The imperative, complicated — messyDockerfiles Containerfiles, executed in a “live” environment", are not the solution.

12 Likes

Note that we’re moving even further in this regard where we can even have dynamic subpackage generation based on packaging behavior (RPM 4.18) as well as declarative ways of describing the build process with Declarative Builds in RPM 4.20.

The larger trend is to subsume imperative features of the RPM recipe format with declarative mechanisms and reserve imperative steps for advanced packaging needs.

1 Like

It’s common to see the pattern you describe, but many sophisticated container builds actually run a tool which operates on declarative input. Now which declarative input is a huge interesting topic. Personally, I like the “low tech” example we have in e.g. coreos-assembler/Dockerfile at 146cf623d6036fee3b7607d663bbc7a8a7300af9 · coreos/coreos-assembler · GitHub which ultimately parses this text file.

I also experimented with fedora / bootc / osbuild-cfg · GitLab a while back.

And yes, while mkosi has a nice declarative input format, it also has plenty of “execute this arbitrary code” hooks.

We actually do want dnf in the target images in many cases to support e.g. transient or even persistent overlays. More in Local package layering story with bootc & dnf5 (#4) · Issues · fedora / bootc / Issue Tracker · GitLab

This is a very interesting topic but it’s tricky because in many scenarios we do want the build to be isolated, and such a thing implies trust of the cache, which requires careful design.

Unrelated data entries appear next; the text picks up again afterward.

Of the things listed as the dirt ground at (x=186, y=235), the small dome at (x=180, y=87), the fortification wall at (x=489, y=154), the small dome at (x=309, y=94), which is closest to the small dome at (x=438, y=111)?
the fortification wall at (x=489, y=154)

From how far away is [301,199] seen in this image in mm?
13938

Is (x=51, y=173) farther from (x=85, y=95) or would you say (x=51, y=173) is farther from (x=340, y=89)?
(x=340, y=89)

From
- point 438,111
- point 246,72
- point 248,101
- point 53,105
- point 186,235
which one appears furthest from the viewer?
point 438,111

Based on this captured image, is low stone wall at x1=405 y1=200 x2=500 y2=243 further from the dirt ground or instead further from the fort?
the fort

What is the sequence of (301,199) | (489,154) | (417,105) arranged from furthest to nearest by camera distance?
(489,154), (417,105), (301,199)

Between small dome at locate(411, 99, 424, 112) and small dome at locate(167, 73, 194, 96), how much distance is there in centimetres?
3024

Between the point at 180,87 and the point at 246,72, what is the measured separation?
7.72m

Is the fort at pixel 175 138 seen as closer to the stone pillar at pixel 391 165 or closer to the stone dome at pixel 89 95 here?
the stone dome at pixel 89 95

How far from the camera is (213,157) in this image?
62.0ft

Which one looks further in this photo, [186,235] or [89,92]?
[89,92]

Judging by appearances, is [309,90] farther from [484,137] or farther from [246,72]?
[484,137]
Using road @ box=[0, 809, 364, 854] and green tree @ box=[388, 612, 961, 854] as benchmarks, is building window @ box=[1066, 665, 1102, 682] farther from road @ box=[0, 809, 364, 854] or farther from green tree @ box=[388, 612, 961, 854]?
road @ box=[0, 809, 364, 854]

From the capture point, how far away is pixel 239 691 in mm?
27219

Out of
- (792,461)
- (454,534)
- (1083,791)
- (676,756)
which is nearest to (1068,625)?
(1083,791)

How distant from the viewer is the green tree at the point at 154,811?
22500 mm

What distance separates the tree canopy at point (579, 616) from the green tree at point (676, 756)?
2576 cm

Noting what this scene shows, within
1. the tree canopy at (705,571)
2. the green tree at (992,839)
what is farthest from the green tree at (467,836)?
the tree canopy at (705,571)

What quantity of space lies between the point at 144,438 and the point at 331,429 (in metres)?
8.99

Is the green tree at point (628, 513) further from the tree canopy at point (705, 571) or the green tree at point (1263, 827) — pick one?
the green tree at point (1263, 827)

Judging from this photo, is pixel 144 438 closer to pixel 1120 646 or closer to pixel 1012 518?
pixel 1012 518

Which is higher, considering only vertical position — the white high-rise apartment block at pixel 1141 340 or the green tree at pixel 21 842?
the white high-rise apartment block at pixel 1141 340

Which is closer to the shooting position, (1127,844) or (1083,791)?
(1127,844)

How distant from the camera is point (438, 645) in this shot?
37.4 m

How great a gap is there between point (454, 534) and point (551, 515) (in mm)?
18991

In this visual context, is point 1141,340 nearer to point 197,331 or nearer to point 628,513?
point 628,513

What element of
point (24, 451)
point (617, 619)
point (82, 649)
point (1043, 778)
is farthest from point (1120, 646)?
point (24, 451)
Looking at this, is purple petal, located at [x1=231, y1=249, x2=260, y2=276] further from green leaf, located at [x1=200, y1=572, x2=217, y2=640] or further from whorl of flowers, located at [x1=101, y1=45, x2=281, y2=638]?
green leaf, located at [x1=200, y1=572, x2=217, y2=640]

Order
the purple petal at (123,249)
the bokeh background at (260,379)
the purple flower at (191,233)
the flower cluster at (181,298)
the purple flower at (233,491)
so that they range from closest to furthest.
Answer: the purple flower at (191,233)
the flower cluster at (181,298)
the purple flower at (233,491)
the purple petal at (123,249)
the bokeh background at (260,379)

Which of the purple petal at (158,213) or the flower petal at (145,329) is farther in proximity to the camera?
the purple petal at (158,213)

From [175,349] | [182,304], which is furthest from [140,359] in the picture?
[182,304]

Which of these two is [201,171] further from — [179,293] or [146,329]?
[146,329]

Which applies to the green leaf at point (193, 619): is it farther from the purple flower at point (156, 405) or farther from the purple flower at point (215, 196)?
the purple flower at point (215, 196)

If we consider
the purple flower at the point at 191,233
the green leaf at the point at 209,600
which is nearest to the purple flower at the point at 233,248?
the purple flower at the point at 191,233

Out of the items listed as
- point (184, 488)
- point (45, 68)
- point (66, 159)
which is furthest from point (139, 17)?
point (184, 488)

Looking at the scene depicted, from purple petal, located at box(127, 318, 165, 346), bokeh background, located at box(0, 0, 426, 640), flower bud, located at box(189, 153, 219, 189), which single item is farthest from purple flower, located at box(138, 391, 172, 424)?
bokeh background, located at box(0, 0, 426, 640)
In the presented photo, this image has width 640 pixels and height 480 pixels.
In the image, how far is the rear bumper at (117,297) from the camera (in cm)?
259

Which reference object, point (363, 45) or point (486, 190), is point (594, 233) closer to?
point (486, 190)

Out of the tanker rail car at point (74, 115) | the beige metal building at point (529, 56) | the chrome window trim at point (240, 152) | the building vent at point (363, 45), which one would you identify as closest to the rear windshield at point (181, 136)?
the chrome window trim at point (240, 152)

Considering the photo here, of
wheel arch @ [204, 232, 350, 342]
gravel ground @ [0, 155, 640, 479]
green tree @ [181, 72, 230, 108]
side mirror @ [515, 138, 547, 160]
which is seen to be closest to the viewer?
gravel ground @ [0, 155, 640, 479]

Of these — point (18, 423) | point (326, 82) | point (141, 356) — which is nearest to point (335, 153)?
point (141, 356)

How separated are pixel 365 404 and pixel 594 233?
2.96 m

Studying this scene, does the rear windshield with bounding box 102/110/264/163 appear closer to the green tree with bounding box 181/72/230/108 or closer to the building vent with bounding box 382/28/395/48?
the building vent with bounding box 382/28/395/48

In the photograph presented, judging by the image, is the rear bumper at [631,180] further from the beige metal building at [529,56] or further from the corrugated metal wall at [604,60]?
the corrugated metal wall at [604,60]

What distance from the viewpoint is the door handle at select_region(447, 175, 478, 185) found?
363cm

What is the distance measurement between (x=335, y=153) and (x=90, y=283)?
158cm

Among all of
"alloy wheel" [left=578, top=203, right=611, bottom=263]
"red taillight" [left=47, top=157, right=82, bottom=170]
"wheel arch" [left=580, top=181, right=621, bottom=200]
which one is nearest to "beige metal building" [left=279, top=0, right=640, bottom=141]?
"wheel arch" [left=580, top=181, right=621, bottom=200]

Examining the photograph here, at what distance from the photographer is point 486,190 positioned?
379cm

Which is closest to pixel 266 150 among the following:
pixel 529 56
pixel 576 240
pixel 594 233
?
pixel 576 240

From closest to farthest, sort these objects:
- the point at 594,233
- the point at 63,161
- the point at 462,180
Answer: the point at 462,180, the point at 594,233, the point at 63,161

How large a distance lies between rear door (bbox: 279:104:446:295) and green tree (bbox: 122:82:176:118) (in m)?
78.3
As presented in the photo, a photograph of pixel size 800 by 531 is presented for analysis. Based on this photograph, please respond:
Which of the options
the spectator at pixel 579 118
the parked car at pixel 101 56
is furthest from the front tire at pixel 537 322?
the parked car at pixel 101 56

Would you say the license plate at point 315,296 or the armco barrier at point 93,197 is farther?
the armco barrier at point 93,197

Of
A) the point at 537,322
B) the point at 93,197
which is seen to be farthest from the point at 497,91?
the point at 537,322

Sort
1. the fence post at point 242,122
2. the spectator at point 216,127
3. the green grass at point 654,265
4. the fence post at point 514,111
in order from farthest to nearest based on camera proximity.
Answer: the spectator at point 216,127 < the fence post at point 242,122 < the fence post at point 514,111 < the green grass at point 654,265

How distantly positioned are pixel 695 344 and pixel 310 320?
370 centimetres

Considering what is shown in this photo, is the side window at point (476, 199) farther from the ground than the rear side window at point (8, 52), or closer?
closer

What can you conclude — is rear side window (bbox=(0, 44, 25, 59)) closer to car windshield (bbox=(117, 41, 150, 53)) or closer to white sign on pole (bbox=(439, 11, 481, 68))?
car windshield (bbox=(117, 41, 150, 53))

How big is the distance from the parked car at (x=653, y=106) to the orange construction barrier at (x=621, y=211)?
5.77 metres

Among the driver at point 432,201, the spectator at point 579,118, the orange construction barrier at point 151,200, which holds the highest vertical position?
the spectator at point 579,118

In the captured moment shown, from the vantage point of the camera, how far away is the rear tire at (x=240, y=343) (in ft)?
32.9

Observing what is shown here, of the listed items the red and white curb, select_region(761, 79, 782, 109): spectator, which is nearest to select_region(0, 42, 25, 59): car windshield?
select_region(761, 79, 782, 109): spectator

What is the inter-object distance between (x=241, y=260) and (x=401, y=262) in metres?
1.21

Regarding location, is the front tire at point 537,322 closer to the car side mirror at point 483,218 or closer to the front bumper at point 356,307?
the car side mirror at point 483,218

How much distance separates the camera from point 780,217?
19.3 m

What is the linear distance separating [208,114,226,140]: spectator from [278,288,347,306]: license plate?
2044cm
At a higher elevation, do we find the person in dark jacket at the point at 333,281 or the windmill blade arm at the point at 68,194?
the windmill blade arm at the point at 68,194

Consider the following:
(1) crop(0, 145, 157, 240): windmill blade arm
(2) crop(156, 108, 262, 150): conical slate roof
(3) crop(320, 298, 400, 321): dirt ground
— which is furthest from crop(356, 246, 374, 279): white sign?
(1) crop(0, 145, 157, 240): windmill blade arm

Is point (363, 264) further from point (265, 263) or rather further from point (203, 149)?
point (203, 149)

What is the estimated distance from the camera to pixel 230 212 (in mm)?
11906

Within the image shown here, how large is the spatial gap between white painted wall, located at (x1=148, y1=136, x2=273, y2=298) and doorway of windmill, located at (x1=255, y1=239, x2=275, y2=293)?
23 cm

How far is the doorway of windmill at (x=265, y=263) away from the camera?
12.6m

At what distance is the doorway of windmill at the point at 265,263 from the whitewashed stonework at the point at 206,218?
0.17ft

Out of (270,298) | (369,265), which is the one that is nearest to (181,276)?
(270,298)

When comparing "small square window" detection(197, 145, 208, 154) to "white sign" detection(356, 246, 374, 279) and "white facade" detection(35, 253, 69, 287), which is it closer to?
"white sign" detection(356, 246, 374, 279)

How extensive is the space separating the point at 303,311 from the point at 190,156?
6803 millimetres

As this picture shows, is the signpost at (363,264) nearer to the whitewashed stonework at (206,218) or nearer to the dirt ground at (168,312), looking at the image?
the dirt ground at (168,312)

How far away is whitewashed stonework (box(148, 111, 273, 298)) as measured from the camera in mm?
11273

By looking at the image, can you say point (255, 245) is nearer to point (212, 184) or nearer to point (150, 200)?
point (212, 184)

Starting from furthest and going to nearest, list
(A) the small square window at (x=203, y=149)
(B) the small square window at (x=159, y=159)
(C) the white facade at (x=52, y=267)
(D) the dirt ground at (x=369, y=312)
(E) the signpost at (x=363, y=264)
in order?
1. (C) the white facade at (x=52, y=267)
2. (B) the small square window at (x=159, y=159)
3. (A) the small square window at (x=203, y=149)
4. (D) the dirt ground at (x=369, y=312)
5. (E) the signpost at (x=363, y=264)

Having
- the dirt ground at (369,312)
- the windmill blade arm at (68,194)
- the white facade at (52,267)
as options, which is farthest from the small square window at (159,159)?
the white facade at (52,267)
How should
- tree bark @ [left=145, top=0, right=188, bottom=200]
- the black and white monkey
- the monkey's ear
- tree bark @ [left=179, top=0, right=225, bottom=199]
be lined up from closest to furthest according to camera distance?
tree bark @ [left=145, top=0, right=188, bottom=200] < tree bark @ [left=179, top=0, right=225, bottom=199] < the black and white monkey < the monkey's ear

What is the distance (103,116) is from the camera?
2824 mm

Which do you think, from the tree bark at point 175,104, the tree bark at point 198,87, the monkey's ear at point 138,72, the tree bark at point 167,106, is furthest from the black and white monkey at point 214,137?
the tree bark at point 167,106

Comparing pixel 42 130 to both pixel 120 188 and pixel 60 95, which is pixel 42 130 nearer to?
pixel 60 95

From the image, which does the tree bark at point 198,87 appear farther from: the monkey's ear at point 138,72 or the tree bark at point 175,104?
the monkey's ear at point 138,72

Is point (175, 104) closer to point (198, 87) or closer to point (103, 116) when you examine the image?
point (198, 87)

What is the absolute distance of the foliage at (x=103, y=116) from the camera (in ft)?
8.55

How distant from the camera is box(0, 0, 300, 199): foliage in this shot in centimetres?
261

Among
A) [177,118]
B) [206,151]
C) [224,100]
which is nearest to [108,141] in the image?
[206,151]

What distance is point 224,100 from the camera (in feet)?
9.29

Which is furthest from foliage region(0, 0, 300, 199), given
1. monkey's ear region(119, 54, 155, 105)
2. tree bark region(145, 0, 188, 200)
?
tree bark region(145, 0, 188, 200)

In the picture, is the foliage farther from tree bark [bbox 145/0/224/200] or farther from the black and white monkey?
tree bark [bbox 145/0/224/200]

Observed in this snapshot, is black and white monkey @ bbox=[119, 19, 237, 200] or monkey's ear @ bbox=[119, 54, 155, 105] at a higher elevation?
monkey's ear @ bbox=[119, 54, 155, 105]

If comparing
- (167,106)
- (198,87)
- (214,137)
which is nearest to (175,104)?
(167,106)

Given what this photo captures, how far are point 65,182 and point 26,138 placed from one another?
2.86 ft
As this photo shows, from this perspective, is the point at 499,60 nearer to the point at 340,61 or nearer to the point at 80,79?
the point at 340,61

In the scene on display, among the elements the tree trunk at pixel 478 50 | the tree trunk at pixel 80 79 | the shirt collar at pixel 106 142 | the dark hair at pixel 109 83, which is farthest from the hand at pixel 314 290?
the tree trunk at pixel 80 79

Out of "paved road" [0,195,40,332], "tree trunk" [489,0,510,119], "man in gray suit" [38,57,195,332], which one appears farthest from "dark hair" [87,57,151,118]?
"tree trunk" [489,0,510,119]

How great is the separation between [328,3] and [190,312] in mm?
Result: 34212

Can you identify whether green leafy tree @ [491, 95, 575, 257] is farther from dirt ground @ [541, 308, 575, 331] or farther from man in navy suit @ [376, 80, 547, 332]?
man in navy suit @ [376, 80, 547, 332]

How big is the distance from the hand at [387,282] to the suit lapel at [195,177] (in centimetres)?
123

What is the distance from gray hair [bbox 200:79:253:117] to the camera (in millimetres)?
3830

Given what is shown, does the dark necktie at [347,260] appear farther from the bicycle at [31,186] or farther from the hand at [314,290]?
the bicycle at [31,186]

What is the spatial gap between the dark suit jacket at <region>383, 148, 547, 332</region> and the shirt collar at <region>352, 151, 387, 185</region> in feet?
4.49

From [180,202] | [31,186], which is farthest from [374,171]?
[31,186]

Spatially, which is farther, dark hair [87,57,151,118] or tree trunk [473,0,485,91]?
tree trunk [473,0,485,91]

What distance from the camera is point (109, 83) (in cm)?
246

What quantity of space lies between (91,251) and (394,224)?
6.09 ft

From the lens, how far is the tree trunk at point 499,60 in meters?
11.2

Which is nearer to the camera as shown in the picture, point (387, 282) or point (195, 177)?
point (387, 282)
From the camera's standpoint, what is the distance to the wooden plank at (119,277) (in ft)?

Konflux also supports hermetic builds, and specifically for RPMs it uses GitHub - konflux-ci/rpm-lockfile-prototype

2 Likes

Agreed. However the thing is, there’s an extremely long tail of things that one might want to do that simply do not operate this way. One example today is update-crypto-policies. It probably wouldn’t be too hard to fix it to do so, but it just doesn’t. And it’s highly relevant for my employer’s use cases.

I’d be the first to agree that Containerfile has its flaws, bigger picture I’d really consider us allies in the larger movement towards image based updates, with some differences in implementation choices.

Containerfiles (yes Dockerfiles) have become the defacto way to build a Linux userspace over the last 10+ years. Agree they certainly have flaws [0].

Is mkosi a replacement for Containerfile? Can it build (OCI) containers? I’d be interested in trying it out for my container images.

What is the “git commit”-able declarative format for mkosi? I don’t see a *.5.md here:

Interested in replacements for Containerfile … and efforts for a better way to declare and build the (tens? of) millions of containers in existence.

Stef

[0] Much like any build system I’ve ever seen, and their related file formats: Each one is flawed, and together represent a glorious venn diagram of flaws. But that doesn’t keep everyone from trying to do better, over and over again.

I didn’t want to make this about specific tools. I only mentioned Mkosi and Kiwi-ng in passing as examples of a declarative approach.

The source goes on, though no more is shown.